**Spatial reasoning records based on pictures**
§ §

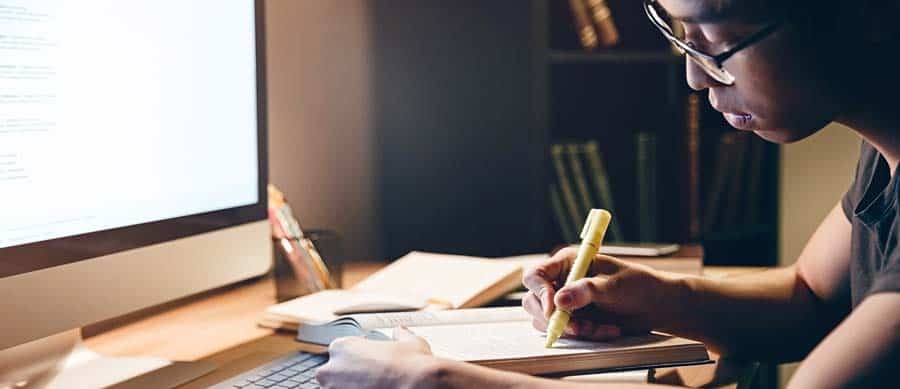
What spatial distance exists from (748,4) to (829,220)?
0.45m

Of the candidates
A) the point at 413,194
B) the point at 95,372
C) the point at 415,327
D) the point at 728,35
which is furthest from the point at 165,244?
the point at 413,194

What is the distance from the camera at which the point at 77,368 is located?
1.07m

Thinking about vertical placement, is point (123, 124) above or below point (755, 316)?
above

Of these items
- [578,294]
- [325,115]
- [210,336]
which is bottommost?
[210,336]

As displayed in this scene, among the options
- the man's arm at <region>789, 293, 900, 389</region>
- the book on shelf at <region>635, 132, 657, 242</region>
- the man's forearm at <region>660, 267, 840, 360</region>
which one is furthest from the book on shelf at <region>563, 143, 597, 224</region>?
the man's arm at <region>789, 293, 900, 389</region>

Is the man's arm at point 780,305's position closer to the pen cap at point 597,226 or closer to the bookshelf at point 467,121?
the pen cap at point 597,226

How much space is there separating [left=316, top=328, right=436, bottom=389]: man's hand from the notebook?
12.3 inches

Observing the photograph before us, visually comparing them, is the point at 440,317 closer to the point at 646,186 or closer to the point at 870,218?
the point at 870,218

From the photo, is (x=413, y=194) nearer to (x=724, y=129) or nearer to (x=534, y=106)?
(x=534, y=106)

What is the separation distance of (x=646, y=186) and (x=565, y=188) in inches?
7.0

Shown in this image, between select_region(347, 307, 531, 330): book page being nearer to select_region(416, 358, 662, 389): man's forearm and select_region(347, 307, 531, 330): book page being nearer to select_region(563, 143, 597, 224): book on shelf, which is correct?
select_region(416, 358, 662, 389): man's forearm

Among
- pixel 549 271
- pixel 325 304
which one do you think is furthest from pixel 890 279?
pixel 325 304

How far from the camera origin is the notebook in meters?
1.23

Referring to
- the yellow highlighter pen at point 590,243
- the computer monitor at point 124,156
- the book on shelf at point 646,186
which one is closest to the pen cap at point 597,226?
the yellow highlighter pen at point 590,243
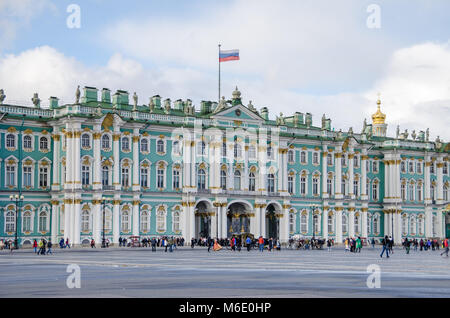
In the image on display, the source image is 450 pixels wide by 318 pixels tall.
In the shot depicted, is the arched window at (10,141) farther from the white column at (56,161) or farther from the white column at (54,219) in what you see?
the white column at (54,219)

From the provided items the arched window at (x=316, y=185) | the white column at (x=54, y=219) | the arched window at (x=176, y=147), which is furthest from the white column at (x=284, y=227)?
the white column at (x=54, y=219)

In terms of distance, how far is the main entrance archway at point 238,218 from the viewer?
8862 cm

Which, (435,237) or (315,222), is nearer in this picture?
(315,222)

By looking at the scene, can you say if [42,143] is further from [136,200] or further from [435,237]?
[435,237]

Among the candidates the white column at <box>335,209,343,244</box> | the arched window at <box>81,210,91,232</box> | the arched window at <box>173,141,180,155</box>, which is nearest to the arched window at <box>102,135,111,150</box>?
the arched window at <box>81,210,91,232</box>

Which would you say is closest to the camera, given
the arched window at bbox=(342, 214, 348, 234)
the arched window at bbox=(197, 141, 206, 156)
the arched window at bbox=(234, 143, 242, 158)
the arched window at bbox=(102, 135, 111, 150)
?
the arched window at bbox=(102, 135, 111, 150)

§ §

**EXERCISE**
Rewrite every line of the records above as a numbered list, skipping blank lines. Leave the pictures out of the list.

**THE RESULT**
1. What spatial distance exists from (748,4) to (829,220)?
2. 0.45m
3. Of the candidates
4. A) the point at 413,194
5. B) the point at 95,372
6. C) the point at 415,327
7. D) the point at 728,35
8. which is furthest from the point at 165,244?
9. the point at 413,194
10. What is the distance from the camera at which the point at 77,368 is located?
11. 1.07m
12. Thinking about vertical placement, is point (123, 124) above or below point (755, 316)?
13. above
14. Of these items
15. - [578,294]
16. - [325,115]
17. - [210,336]
18. which is bottommost?
19. [210,336]
20. As displayed in this scene, among the options
21. - the man's arm at <region>789, 293, 900, 389</region>
22. - the book on shelf at <region>635, 132, 657, 242</region>
23. - the man's forearm at <region>660, 267, 840, 360</region>
24. which one is furthest from the book on shelf at <region>563, 143, 597, 224</region>?
25. the man's arm at <region>789, 293, 900, 389</region>
26. Is the man's arm at point 780,305's position closer to the pen cap at point 597,226 or closer to the bookshelf at point 467,121?
27. the pen cap at point 597,226
28. How much space is there separating [left=316, top=328, right=436, bottom=389]: man's hand from the notebook?
29. 12.3 inches
30. Observing the photograph before us, visually comparing them, is the point at 440,317 closer to the point at 646,186 or closer to the point at 870,218?
31. the point at 870,218
32. From the photo, is (x=413, y=194) nearer to (x=724, y=129) or nearer to (x=534, y=106)?
33. (x=534, y=106)
34. What is the separation distance of (x=646, y=186) and (x=565, y=188) in inches?
35. 7.0
36. Shown in this image, between select_region(347, 307, 531, 330): book page being nearer to select_region(416, 358, 662, 389): man's forearm and select_region(347, 307, 531, 330): book page being nearer to select_region(563, 143, 597, 224): book on shelf, which is correct?
37. select_region(416, 358, 662, 389): man's forearm
38. Among
39. - pixel 549 271
40. - pixel 325 304
41. which one do you think is furthest from pixel 890 279?
42. pixel 325 304
43. How far from the camera origin is the notebook in meters?
44. 1.23
45. Referring to
46. - the yellow highlighter pen at point 590,243
47. - the computer monitor at point 124,156
48. - the book on shelf at point 646,186
49. which one is closest to the pen cap at point 597,226?
50. the yellow highlighter pen at point 590,243
51. In the image on display, the source image is 450 pixels wide by 318 pixels tall.
52. In the shot depicted, is the arched window at (10,141) farther from the white column at (56,161) or farther from the white column at (54,219) in what you see?
53. the white column at (54,219)
54. From the provided items the arched window at (x=316, y=185) | the white column at (x=54, y=219) | the arched window at (x=176, y=147), which is furthest from the white column at (x=284, y=227)?
55. the white column at (x=54, y=219)
56. In terms of distance, how far is the main entrance archway at point 238,218 from the viewer?
57. 8862 cm
58. Which, (435,237) or (315,222), is nearer in this picture?
59. (315,222)
60. By looking at the scene, can you say if [42,143] is further from [136,200] or further from [435,237]?
61. [435,237]
62. Among the candidates the white column at <box>335,209,343,244</box> | the arched window at <box>81,210,91,232</box> | the arched window at <box>173,141,180,155</box>, which is nearest to the arched window at <box>102,135,111,150</box>?
63. the arched window at <box>81,210,91,232</box>
64. Which would you say is closest to the camera, given
65. the arched window at bbox=(342, 214, 348, 234)
66. the arched window at bbox=(197, 141, 206, 156)
67. the arched window at bbox=(234, 143, 242, 158)
68. the arched window at bbox=(102, 135, 111, 150)
69. ?
70. the arched window at bbox=(102, 135, 111, 150)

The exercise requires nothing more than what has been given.